Against this standard approach, Hauerwas insists that natural theology is a dogmatic discipline. But our recognition of the identity of the émigré must not blind us to the fact that he has migrated from one world to another. I am grateful to the Louisville Institute for making it possible for Martin Copenhaver, John McFadden, Dale Rosenberger, David Wood, James Gorman, and Carl Becker to read With the Grain of the Universe and to attend the last week of my lectures. The Trinity is not a further specification of a more determinative reality called god, because there is no more determinative reality than the Father, Son, and Holy Spirit. They are Michael Quirk, Terry Tilley, Scott Davis, Frank Lentricchia, David Aers, Jim and William Buckley, Mark Nation, Bill Werpehowski, Joe Mangina, Jim Burtchaell, David Burrell, Ralph Wood, Rusty Reno, Hans Reinders, Bill Hart, Reinhard Hütter, Arne Rasmusson, Travis Kroeker, Sam Wells, Nicholas Adams, Rob McSwain, Charlie Reynolds, Bruce Marshall, Robert Jenson, John Bowlin, Fergus Kerr, Catherine Wallace, Russ Hittinger, Robert Richardson, Glen Stassen, Gary Dorrien, Tommy Langford, and Jim McClendon. Nor do I think that philosophy has no other purpose than to be a handmaid to theology. Hauerwas's basic thesis is that Natural Theology is only intelligible as one branch of a Christological and Trinitarian revelation of who God is.
But we can only assume these roles responsibly if we do so in the service of the truth. I am going to try to tell the theological story. It includes a new afterword that sets the book in contemporary context and responds to critics. Yet I assume that a Gifford lecturer is rightly held to say what he or she takes to be true.

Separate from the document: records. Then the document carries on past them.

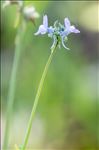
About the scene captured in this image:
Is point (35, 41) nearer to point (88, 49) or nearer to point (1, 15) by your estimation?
point (1, 15)

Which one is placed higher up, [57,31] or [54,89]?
[57,31]

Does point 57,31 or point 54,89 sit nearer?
point 57,31

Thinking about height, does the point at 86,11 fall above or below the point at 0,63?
above

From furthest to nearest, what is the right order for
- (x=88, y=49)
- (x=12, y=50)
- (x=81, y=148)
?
(x=88, y=49)
(x=12, y=50)
(x=81, y=148)

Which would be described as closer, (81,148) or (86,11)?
(81,148)

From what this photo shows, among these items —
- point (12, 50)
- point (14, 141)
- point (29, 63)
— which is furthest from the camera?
point (12, 50)

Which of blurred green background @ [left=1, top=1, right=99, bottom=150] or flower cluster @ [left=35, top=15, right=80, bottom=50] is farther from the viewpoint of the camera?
blurred green background @ [left=1, top=1, right=99, bottom=150]

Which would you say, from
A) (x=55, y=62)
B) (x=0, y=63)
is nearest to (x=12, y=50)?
(x=0, y=63)

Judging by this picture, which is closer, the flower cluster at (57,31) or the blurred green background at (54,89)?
the flower cluster at (57,31)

Or to use the Hauerwasian idiom, learning the Christian language trains us to speak truthfully about the world.
I finally finished this book. What we get instead is a discussion of three 20th century thinkers: William James, Reinhold Niebuhr and Karl Barth. Hauerwas follows Aquinas in believing that God cannot be known directly, but only from his works. No part of this publication may be reproduced, stored in a retrieval system, or transmitted in any form or by any means—for example, electronic, photocopy, recording—without the prior written permission of the publisher. It includes a new afterword that sets the book in contemporary context and responds to critics. The only exception is brief quotations in printed reviews.
James asserts, but without evidence as Hauerwas notes , that ceremonial and communal religious practice arises from such individual experience. In his overview of the Gifford lecturers, Jaki treats most of the lecturers with respect. Rowe Professor of Theological Ethics at Duke University, Hauerwas writes with a welcome combination of verve and precision. Anyone broadly conversant with Christian theology. And I was only able to respond to the teachings of the Church because I had already learned from Aristotelianism both the nature of the mistakes involved in my earlier rejection of Christianity, and how to understand aright the relation of philosophical argument to theological inquiry.